The comments by Issa, who will chair the House Oversight and Government Reform Committee in the 2011-12 Congress, come a day after an important Senate procedural vote.

Lawmakers indicated Monday there was enough support - in an 83 to 15 vote - to move to a final vote on a compromise between President Barack Obama and Congressional Republicans. The proposed bill would extend Bush era tax breaks for two years and extend unemployment benefits for 13 months.

The Senate's final vote on the bill could take place as soon as Tuesday. It would then move to the House.

The bill passed by the Senate is an incomplete effort that fails to create a permanent tax structure giving businesses the kind of long term predictability needed to support investment, economic growth and job creation, Issa said on Tuesday.

While saying that the proposed two-year extension avoids increases that would harm the economy the policy of institutionalizing uncertainty in our tax system could limit the pace of an economic recovery.

He said the flawed last minute consideration of the proposal underscored the need to act decisively in the coming year to support job creation, curb government spending and enact permanent tax reform.

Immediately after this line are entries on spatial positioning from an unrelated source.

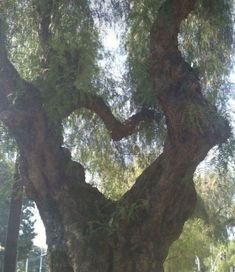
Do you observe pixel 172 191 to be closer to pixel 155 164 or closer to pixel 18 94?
pixel 155 164

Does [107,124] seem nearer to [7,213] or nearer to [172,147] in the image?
[172,147]

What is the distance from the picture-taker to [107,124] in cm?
809

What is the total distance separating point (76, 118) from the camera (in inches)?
352

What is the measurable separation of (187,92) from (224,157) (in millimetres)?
1054

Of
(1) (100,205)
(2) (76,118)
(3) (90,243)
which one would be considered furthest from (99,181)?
(3) (90,243)

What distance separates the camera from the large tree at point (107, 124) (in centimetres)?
678

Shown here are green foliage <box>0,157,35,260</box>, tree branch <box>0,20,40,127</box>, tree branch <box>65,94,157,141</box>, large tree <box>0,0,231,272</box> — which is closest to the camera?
large tree <box>0,0,231,272</box>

One organization critical of the deal says the bill will add between $600 and $900 billion to the federal deficit over two years and does nothing to minimize the deficit in the medium and long term.

The critical objective is to pair any stimulus for the short-term with a credible plan to reduce the debt in the medium- and long term,  Maya MacGuineas of the Committee for a Responsible Federal Budget said soon after the deal was announced last week.

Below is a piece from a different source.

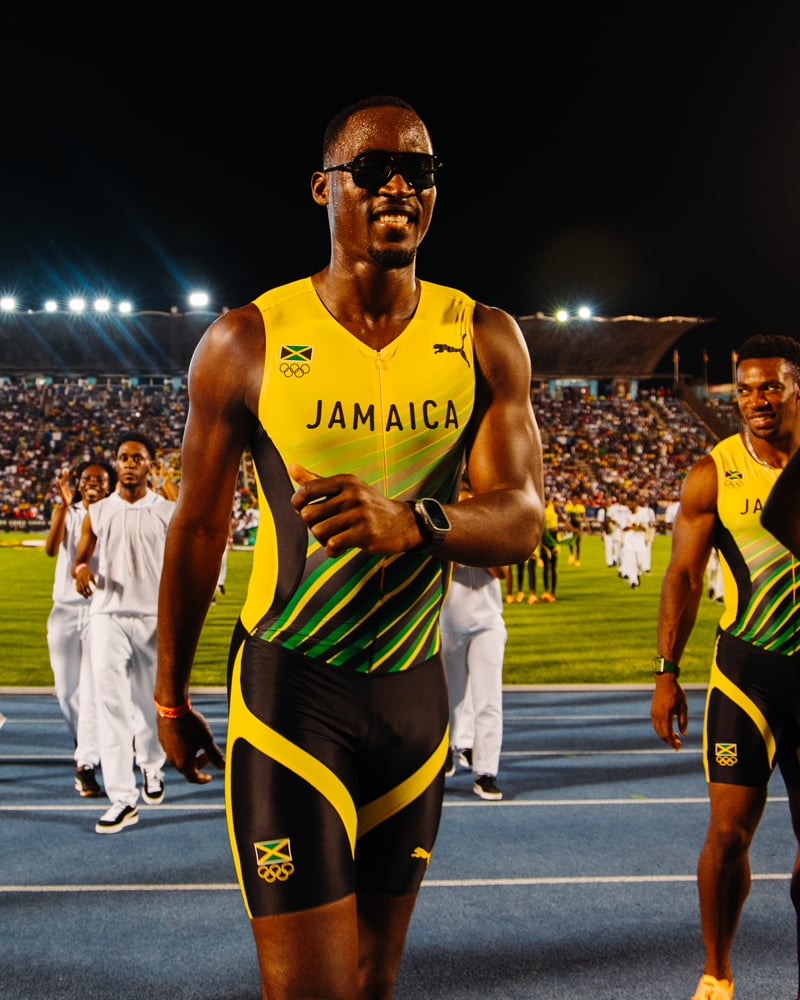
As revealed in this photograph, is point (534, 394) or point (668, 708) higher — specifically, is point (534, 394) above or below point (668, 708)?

We should be talking about what triggers to attach, how to pay for this new package over the decade, and what additional spending cuts and tax reforms to make. Instead lawmakers are tripping over themselves to add more deficit-financed measures to the bill, she said.

On Monday, Rep. Bill Owens, D-NY, said that while he doesn't believe that tax cuts for the ultra wealthy will create jobs and that doing so will unnecessarily add to the debt, he believes the deal is a fair compromise with significant job creation measures.

He says there is time to consider the issue later.

As we continue on the road to recovery, we will be able to revisit the tax rates for the wealthiest Americans when the economy is on stronger footing, he said.